EXTRACTED TEXT →
Codebreaking - Taking the First Step?

← Back to Stories (view on slashdot.org)

Codebreaking - Taking the First Step?

Posted by Cliff on Thursday February 20, 2003 @10:20AM from the journeys-of-a-thousand-miles dept.

Master Spy asks: "Here's something that the Slashdot community might be able to help with. If you receive a message in code how do you take the first step? Back in the days of WWII it was easier. The codebreakers at Bletchley Park already knew that the messages were encoded using an Enigma machine so all they had to do was work out the positions of the rotors using brain power, the Bombe or later the Colossus machine. American codebreakers also knew the basic details about the methods the Japanese used but now however things are more complicated. Suppose you are listening to a transmission and you receive the following: 'sdjek dYqkP 1Nt$% GGl9) MHrYD +++' How do you know how the message has been encrypted? It could be an Enigma machine, it could have been XOR'd with a second message or a one-time pad or it could use some form of software encryption such as Blowfish or DES. Before you start ripping the message apart for decoding how do codebreakers find out what method has been used to encode the message?"

20 of 83 comments (clear)

Min score:

Reason:

Sort:

Medium by peripatetic_bum · 2003-02-20 10:22 · Score: 4, Insightful

Let the medium decided how to decide this.
Ie if were over the net, look at the wrappers.
If over the radio, look at the spectrum.
It's whats around the message that will break the message

--
Sigs are dangerous coy things
how by igs · 2003-02-20 10:28 · Score: 5, Informative

Well, if this was easy, codebreaking wouldn't be any fun. Don't forget that both the Germans and the Japanese had a variety (tens if not hundreds) of different cyphers in circulation, so it wasn't exactly as simple as assuming it's Enigma or Code Purple.
As to how it's done, that has to do with analysing the text, frequency analysis of 1-grams 2-gram etc. Simple substitution will exhibit one fingerprint (though different languages will obviously be different), something like a playfair or Venegere (sp) square will have another, and DES encypted text a completely different structure. Obviously on a small enaugh sample there may not be enaugh information to latch into...
But with a larger sample, it's mostly a combination of good tools, experience, and guesswork :)
I've seen that. by orthogonal · 2003-02-20 10:33 · Score: 4, Funny

Suppose you are listening to a transmission and you receive the following: 'sdjek dYqkP 1Nt$% GGl9) MHrYD +++'

Yeah, 'sdjek dYqkP 1Nt$% GGl9) MHrYD +++' showed up on my SETI@home screen too.

This is clearly the signature of the Grays from Cygnus Prime. You don't want to communicate with them.

They Grays of Cynus Prime are evil. They will put chips in your head.

They will use the chips to make you do bad things. Like posting to Slashdot.

--
Opinions on the Twiddler2 hand-held keyboard?
Step One: by Jerf · 2003-02-20 10:36 · Score: 3, Informative

Step One: "Aquire more samples."

When you have less data then a smallish key (and that message has no more then 28 * 8 = 244 bits, probably much less), the data can (most likely) decrypt to anything at all with the proper key. If that's all you really have, then you need to pursue non-code-breaking methods of finding out what that is.

GIVEN DATA →
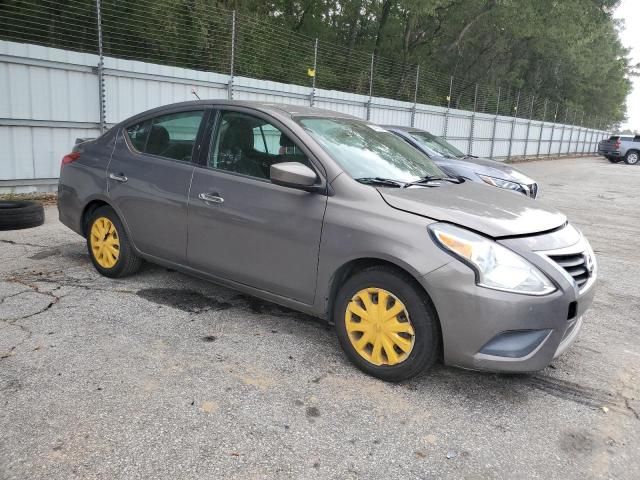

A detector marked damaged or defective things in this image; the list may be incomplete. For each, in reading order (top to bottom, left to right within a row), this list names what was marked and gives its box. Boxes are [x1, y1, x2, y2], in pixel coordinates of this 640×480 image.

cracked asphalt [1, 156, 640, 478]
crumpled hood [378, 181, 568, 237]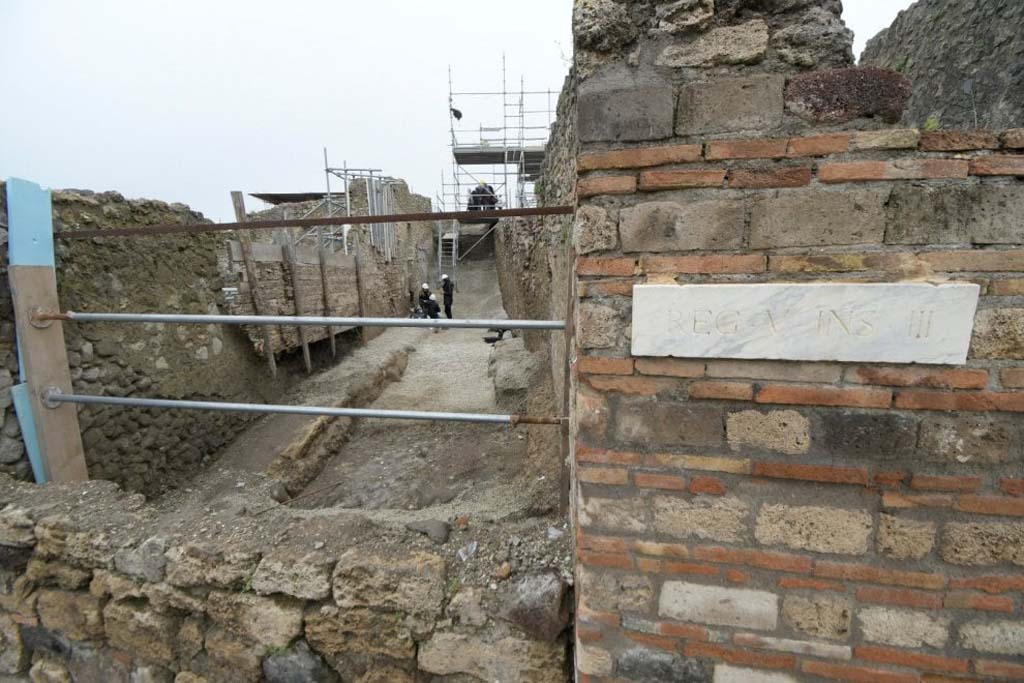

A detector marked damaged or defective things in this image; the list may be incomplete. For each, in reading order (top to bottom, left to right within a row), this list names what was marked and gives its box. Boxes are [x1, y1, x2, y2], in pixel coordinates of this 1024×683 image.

WHAT IS NEEDED → Continue the Slashdot thread on how codebreakers identify an encryption method, starting after the final sentence of the last comment.

ANSWER SECTION →
And of course what to do next depends on the characteristics of that more data. A lot of cyptoanalysis assumes you have knowlege of the encryption method; this is because it's "easy" to obtain by reading code, but "easy" is a relative term. It's easier then just guessing, but still hard. Without knowlege of an algorithm, you need to luck out and hope they used one with a distinct signiture. If they didn't, you're probably basically out of luck on a single person's resources, because all of the "good" algorithms should be effectively indistinguishable from noise after encryption.
encryption breaking by Dot.Sig · 2003-02-20 10:36 · Score: 3, Funny

"Suppose you are listening to a transmission and you receive the following: 'sdjek dYqkP 1Nt$% GGl9) MHrYD +++'"

I transmit a polite reply saying, "No, I am NOT interested in being your love monkey no matter how much you lust after me." Gee whiz! The things people say when they think nobody is listening!
how to perform cryptanalysis by Anonymous Coward · 2003-02-20 10:41 · Score: 5, Informative

1. Get some books. Schneier's book is the best starting point.

2. Learn statistics (and basic number theory). You can discover a lot about a message by its statistical properties.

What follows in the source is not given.